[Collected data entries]

====

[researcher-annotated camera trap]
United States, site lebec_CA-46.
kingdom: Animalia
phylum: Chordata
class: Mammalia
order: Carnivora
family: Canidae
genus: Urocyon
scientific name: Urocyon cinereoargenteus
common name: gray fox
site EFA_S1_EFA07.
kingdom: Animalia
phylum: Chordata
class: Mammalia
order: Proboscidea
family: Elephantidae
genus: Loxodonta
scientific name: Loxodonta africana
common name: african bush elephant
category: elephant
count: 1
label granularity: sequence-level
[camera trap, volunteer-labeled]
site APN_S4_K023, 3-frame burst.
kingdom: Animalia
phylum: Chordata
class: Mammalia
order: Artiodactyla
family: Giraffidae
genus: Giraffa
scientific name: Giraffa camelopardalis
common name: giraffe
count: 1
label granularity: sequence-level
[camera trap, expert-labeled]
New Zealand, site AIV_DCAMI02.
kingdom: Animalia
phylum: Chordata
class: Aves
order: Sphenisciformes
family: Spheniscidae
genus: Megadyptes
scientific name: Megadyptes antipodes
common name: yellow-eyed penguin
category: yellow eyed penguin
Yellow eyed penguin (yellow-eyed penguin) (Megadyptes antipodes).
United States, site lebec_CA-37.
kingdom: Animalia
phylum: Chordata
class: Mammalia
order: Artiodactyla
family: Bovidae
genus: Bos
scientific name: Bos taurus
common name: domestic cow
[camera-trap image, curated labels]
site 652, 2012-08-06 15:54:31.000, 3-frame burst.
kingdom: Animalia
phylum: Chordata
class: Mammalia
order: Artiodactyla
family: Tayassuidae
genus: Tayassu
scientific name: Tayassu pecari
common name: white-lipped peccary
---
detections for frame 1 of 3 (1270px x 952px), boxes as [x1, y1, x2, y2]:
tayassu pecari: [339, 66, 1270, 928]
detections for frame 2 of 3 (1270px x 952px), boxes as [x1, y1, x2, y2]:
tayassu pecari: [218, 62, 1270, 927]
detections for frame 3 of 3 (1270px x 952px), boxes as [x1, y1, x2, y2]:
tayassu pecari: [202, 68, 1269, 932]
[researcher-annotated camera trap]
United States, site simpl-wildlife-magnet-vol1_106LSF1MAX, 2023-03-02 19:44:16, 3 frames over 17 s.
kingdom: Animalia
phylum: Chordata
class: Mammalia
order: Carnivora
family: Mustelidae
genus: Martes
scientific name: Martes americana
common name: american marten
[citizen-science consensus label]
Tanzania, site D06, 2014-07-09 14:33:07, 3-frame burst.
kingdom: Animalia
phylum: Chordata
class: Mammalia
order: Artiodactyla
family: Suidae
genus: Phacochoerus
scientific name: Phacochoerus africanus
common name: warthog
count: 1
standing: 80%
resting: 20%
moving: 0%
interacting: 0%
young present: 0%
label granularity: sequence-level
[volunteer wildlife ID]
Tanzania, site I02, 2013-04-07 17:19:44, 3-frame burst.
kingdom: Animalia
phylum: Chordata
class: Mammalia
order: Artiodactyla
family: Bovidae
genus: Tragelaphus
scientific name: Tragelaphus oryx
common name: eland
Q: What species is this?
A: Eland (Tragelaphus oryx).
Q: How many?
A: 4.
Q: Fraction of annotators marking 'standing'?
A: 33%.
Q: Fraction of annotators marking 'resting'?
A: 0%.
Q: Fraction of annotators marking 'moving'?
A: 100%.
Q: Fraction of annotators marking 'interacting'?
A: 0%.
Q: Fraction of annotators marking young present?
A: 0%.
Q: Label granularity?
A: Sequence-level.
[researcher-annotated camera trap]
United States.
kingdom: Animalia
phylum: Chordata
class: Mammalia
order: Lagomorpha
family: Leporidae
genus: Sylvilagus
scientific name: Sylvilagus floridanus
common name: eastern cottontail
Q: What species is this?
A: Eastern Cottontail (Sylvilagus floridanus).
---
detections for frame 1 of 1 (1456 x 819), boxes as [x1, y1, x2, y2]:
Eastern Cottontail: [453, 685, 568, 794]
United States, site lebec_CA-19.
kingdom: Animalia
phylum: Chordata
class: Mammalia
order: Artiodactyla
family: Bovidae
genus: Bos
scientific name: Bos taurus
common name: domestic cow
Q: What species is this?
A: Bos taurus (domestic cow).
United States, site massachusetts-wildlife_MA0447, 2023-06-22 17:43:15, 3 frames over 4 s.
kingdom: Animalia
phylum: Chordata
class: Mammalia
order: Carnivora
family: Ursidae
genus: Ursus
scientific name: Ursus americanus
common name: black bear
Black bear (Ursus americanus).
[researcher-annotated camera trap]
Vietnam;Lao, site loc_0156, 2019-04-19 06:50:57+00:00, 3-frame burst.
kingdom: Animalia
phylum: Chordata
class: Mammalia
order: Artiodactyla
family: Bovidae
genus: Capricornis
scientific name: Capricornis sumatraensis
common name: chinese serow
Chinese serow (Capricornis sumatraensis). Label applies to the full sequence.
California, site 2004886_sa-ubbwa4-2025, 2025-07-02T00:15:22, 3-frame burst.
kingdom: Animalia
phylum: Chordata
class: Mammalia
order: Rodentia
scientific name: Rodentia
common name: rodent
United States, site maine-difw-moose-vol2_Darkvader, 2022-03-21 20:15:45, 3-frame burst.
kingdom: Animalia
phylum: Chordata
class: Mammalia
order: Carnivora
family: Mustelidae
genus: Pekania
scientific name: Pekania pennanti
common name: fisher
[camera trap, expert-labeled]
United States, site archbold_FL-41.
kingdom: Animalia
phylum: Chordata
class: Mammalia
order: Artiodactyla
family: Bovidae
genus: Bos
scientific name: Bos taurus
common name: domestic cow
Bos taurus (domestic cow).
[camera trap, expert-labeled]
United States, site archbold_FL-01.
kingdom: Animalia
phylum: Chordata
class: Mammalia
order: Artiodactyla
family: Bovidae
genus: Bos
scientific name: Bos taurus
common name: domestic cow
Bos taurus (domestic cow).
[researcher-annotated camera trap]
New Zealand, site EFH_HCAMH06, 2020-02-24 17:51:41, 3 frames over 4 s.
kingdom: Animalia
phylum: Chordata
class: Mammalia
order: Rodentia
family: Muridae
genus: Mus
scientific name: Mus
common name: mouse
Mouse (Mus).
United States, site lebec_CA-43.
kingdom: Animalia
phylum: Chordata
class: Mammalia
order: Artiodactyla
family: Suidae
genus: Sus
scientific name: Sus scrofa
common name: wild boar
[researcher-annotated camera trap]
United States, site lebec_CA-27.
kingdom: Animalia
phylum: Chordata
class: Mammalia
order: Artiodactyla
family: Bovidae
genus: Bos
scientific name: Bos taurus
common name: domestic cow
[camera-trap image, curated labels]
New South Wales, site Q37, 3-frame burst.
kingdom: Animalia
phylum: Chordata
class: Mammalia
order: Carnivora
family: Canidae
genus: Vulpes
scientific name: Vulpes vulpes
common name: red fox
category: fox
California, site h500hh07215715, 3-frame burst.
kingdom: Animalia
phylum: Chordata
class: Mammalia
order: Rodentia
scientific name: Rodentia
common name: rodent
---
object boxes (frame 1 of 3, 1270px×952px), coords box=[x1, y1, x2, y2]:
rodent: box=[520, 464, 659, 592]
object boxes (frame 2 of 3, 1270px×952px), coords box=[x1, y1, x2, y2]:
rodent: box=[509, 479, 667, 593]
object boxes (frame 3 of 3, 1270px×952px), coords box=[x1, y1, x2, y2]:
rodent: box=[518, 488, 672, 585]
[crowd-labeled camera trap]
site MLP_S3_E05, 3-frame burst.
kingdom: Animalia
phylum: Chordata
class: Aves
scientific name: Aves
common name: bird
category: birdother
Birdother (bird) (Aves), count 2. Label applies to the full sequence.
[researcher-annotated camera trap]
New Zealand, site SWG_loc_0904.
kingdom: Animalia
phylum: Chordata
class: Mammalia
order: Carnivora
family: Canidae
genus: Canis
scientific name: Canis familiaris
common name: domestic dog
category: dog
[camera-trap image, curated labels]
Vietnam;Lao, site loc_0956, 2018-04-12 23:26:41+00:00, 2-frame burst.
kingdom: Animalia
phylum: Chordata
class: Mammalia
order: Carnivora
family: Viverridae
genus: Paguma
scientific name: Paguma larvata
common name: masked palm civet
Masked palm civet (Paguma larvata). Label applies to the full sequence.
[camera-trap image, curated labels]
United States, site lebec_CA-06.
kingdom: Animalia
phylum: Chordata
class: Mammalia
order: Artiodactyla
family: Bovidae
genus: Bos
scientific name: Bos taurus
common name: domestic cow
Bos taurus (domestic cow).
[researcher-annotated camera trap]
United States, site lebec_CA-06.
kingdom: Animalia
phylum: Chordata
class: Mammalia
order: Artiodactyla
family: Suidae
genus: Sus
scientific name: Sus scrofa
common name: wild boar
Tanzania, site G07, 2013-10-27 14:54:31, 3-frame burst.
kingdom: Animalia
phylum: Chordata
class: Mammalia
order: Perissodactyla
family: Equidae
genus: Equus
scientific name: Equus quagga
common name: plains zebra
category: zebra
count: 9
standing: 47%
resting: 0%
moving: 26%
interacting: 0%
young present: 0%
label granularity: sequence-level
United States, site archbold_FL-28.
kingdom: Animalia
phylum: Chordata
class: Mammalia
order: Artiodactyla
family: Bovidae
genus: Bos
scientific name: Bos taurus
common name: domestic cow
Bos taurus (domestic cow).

====

▶ **TRY IT**
Starting at the first line of the records above, please copy every line exactly through the line containing "order: Proboscidea", and stop there.

▶ **SOLUTION TO THIS PROBLEM**
[researcher-annotated camera trap]
United States, site lebec_CA-46.
kingdom: Animalia
phylum: Chordata
class: Mammalia
order: Carnivora
family: Canidae
genus: Urocyon
scientific name: Urocyon cinereoargenteus
common name: gray fox
site EFA_S1_EFA07.
kingdom: Animalia
phylum: Chordata
class: Mammalia
order: Proboscidea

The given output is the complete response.